On December 17, 2025, the Federal Trade Commission (FTC) issued a press release announcing that it is taking action against Illusory Systems, Inc. “for failing to implement adequate data security measures, leading to a major security breach in which hackers stole $186 million from consumers.”

In its complaint, the FTC alleged that Illusory, doing business as Nomad, “designed, operated, and advertised a service that allows users to transfer messages and assets, a type of platform commonly known as a ‘cross-chain bridge.’” A cross-chain bridge is also known as a crypto or blockchain bridge. A crypto bridge enables the transfer of digital assets between two different blockchain networks. It allows crypto owners to transfer tokens from one cryptocurrency network to another. Trusted bridges are operated by a centralized authority, and trustless bridges are decentralized and use smart contracts and validators.

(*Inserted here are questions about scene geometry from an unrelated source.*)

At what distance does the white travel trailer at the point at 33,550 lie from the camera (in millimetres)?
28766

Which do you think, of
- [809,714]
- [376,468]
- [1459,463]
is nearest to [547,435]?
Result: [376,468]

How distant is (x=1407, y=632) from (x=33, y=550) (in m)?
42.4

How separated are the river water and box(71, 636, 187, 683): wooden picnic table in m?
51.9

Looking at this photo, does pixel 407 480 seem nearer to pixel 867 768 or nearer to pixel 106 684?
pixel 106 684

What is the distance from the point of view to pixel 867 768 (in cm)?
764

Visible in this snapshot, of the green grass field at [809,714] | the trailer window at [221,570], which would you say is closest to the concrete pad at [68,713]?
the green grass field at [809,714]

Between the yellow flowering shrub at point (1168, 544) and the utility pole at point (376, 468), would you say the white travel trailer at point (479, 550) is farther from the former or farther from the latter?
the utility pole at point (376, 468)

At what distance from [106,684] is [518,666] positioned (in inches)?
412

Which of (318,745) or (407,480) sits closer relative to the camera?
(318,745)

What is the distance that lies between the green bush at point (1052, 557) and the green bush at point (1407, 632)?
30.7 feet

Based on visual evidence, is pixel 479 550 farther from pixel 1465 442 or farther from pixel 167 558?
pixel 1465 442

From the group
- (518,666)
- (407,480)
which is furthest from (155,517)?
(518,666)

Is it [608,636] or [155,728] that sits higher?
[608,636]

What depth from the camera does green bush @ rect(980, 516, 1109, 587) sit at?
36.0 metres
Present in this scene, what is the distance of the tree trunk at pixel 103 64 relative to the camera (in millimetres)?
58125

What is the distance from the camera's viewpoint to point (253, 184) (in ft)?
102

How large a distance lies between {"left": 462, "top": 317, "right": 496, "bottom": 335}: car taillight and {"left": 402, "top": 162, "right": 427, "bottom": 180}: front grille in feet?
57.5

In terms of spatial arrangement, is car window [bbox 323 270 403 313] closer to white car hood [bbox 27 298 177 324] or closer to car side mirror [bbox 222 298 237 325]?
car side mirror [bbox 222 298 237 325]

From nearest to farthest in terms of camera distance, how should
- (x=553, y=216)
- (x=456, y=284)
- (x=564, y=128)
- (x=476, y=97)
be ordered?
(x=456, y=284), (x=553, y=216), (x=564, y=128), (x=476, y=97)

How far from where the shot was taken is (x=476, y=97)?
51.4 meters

In this case, Nomad was a trustless bridge and relied on smart contracts. In June of 2022, Nomad introduced new code for a smart contract that included a security vulnerability. Threat actors exploited the vulnerability and “virtually all assets in the bridge—worth approximately $186 million—were transferred out. Nomad users lost more than $100 million.” The complaint alleges that Nomad was warned about inadequate testing of the code but deployed it, nonetheless.

The FTC alleges that Nomad’s failure to implement adequate security measures led to the breach. It alleges that Nomad marketed itself as a “security-first” platform but failed to:

  • Use secure coding practices.
  • Implement vulnerability reporting and incident response processes.
  • Adopt widely known security technologies that could have mitigated losses.

The FTC further alleges that after the vulnerability was exploited, Nomad lacked adequate incident response measures, delaying mitigation and amplifying consumer harm.

The proposed order:

  • prohibits Nomad from making false or misleading statements about the security of its products or services;
  • requires Nomad to establish and maintain a documented security program;
  • requires Nomad to undergo biennial independent security audits; and
  • requires Nomad to return any recovered funds and repay approximately $37.5 million to users who remain uncompensated

The proposed order is open for public comment for the next 30 days. If you are a Nomad user and have not been reimbursed for the cryptocurrency loss, you may be in luck if you are included in the proposed $37.5 million reimbursement requirement of the proposed order.

Deepfakes continue to be problematic for organizations and individuals. They are hard to detect and hard to respond to when used in an attack against a company.

To respond to this ongoing, and increasingly prevalent, problem, cyber insurer Coalition announced this week that it will expand coverage for “certain incidents where AI and deepfakes lead to reputational harm.” The coverage will expand “to any video, image, or audio content that is created or manipulated through the use of AI by a third party, and that falsely purports to be authentic content depicting any past or present executive or employee, or falsely frames the organization’s products or services.” It will be interesting to see if other insurance companies offering cyber coverage will follow suit. You consider asking your broker about these offerings.